Reading GregoryJ over at living my life, whatever yesterday, I got completely tickled at his frustrations over what he perceives as a failed attempt to write light and upbeat posts. Though I disagree with him because I thought his entry was hilarious, I empathize because I feel the same way.
Pretty much every conscious effort I have made to draft something funny, silly or lighthearted comes out having some profound meaning (or implied, at least, if I sort of miss the mark). So here’s another go. And if you don’t think it funny, that’s ok, because you surely won’t think it profound.
Three things you probably don’t know about me:
- My first waterskiing venture resulted in unplanned public skinny-dipping. Numerous failed attempts to get up on the skis, my legs are tired. Last try, I awkwardly jump out of the boat and graze the metal ladder ~ with my crotch. One piece bathing suit, slices neatly from left side of hoo-hoo to right, puddles around my neck as I, shy 18-year-old that I am, swim over to grab the handle like I think I’m gonna really do this. Stuck between a rope and a wet place, I have no choice but to admit to my boyfriend, his best friend, and his best friend’s girlfriend and parents, that I am, indeed, butt-naked in the water.
- I missed the Grand Canyon. LA move 1996 started off on the northern route. After stopping to visit my friend in Grand Junction and realizing she wasn’t home (lesson: call first!) we proceeded to detour down through Colorado to new Arizona specifically to see the Grand Canyon. Fires on the North Rim resulted in a long but nightmarishly exciting drive around the Canyon as the flames, visible miles away in the dark wilderness night, seemed to be coming straight from hell. Next morning: Left Cliff Dwellers Lodge, drove to convenience store at intersection of two 2-lane highways, and bought lunch. Left convenience store, turned left. Drove. And drove. And drove. And hit Interstate 40. Are you kidding me? The Grand Canyon is now 50 miles behind us. I’ve never had the best sense of direction, or obviously, distance, either. But it was one of the best laughs of my life.

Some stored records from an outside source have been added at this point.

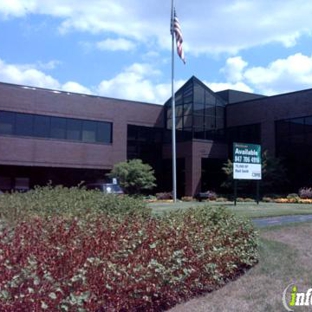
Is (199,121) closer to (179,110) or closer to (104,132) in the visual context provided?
(179,110)

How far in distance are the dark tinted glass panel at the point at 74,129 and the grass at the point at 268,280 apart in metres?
27.4

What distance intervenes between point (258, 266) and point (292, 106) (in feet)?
93.4

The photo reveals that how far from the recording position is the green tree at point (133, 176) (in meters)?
35.5

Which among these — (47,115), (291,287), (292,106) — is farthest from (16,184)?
(291,287)

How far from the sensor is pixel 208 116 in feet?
129


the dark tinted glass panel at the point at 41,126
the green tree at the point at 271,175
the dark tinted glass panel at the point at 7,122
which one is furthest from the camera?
the dark tinted glass panel at the point at 41,126

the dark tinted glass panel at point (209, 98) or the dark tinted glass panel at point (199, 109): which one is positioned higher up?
the dark tinted glass panel at point (209, 98)

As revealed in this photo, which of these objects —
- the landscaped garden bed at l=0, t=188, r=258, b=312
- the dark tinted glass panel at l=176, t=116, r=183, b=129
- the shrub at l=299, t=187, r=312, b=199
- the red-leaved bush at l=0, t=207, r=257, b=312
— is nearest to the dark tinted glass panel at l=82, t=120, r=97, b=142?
the dark tinted glass panel at l=176, t=116, r=183, b=129

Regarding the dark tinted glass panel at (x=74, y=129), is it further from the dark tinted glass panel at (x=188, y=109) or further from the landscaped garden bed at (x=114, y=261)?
the landscaped garden bed at (x=114, y=261)

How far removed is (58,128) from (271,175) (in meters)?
14.9

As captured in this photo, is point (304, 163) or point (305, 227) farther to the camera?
point (304, 163)

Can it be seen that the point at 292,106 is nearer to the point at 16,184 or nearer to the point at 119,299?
the point at 16,184

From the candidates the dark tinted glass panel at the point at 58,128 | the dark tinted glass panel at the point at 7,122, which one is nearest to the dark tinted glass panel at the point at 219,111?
the dark tinted glass panel at the point at 58,128

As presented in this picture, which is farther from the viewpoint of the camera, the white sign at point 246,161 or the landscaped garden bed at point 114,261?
the white sign at point 246,161
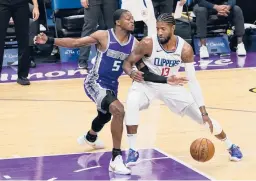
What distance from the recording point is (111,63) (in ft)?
23.8

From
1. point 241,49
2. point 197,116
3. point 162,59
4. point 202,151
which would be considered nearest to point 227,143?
point 197,116

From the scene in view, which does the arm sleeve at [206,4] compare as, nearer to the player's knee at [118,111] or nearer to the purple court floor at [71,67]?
the purple court floor at [71,67]

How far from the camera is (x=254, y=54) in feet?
44.3

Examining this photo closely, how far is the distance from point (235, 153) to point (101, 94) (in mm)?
1462

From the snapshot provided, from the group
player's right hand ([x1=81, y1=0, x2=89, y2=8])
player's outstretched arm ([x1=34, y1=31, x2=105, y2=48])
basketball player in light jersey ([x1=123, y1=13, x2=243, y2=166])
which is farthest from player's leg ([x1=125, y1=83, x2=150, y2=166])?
player's right hand ([x1=81, y1=0, x2=89, y2=8])

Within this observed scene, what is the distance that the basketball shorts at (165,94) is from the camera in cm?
707

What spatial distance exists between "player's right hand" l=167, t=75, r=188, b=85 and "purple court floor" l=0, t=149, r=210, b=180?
0.79m

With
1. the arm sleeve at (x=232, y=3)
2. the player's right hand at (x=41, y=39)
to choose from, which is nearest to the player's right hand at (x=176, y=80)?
the player's right hand at (x=41, y=39)

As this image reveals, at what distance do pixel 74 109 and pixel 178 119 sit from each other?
153 centimetres

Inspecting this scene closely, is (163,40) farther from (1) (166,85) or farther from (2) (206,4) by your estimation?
(2) (206,4)

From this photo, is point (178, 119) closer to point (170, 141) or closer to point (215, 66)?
point (170, 141)

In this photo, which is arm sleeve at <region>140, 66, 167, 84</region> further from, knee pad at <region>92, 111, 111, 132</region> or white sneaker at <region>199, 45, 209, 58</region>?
white sneaker at <region>199, 45, 209, 58</region>

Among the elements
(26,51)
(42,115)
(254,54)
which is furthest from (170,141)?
(254,54)

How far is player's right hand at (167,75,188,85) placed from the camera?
6.77 m
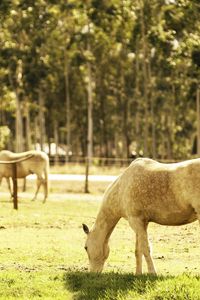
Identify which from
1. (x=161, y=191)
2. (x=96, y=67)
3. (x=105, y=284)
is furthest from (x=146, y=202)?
(x=96, y=67)

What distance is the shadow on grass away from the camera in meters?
9.75

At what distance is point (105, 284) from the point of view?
405 inches

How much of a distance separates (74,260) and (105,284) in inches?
134

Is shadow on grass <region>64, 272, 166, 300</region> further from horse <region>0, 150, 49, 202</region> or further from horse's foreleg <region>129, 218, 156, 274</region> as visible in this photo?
horse <region>0, 150, 49, 202</region>

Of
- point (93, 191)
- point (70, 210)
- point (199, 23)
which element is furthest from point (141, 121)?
point (70, 210)

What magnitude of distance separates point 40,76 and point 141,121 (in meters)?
18.8

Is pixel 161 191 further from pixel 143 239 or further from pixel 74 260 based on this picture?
pixel 74 260

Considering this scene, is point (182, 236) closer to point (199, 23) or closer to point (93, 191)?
point (93, 191)

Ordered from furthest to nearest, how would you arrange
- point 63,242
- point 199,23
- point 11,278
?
point 199,23 → point 63,242 → point 11,278

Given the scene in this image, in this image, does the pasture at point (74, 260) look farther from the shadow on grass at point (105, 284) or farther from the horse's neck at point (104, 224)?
the horse's neck at point (104, 224)

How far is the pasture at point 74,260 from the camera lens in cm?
989

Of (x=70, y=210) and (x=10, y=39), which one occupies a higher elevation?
(x=10, y=39)

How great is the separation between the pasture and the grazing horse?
0.43 m

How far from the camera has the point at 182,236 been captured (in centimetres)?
1716
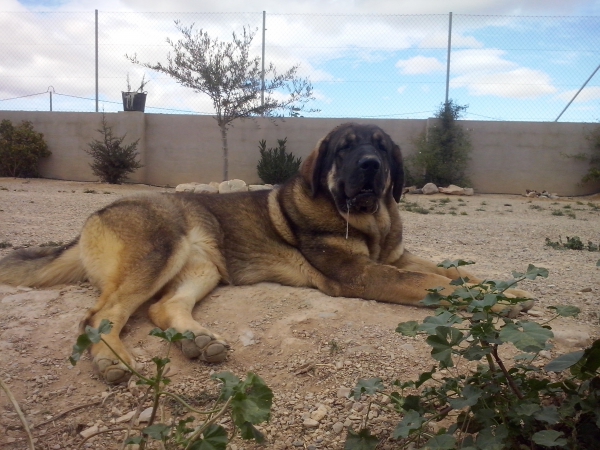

- I have peed my pants on the streets of LA. Twice. Take one incredibly weak bladder and place it in a city that does not believe in public restrooms in its parks and it is a no-brain recipe for disaster. 2005. Boot camp class in Mandeville Canyon. Absolutely breathtaking views of the Pacific Ocean and LA. One of the reasons I love this city. But running and kicking ass on hills for over an hour leaves my bladder like an overfilled water balloon, and this is Brentwood and there are no … NO… restrooms or even fast food places located between that canyon and the 10. All the positive mental imagery in the world cannot stop that glass from appearing too full. And the pain, oh my god, the pain. I almost made it but for that burning, cramping pain. I had a black sweatshirt in the car. One hand on the wheel, one shoving that sweatshirt under my toosh. The handle by then turned so tightly in the off position I thought my bladder had died altogether until . . . oh, thank you, thank you thank you. I cannot believe I am peeing on an LA freeway. Oh thank you thank you, thankyou thankyouhthankyouthankyou. Roommate: How was class? Me, running through to bathroom shower: It was great! I peed my pants!
You would think I’d learn. But I drink coffee in the morning and water when I hike and flash forward 5 years, neither LA nor I has changed all that much. I do now know that Petco and Trader Joe’s have restrooms. Runyon Canyon, however, does not. Tennis courts, walking trails, water fountains. No porta-potty. I walked the dogs. I walked me. I realized I had done it again and there was no way I was gonna make it to Trader Joe’s or Petco or even The Beanery on Sunset. You cannot pee in the bushes at Runyon ~ the entire trail is comprised of hills and switchbacks so anyone at anytime has a clear 360 view. I mean, you could, but. . . . better to sit in your car and grab the thrift store fleece you bought as a snow coat for your dog on the way out here. Yes. I did. Again. Only this time, I wasn’t about to pee my pants, too, because I had errands to run and a long way to go home. Thankfully I was wearing a long shirt so I could cop a squat, so to speak, on the front seat and still smile pleasantly at the hikers and workmen passing by.

Anybody see a restroom down there?




























Yes, you can write humor…funnier than when you told me on the phone! I am going to mail you a portable potty for your truck or some Depends. Depends, (sorry I couldn’t help myself!)on what you prefer!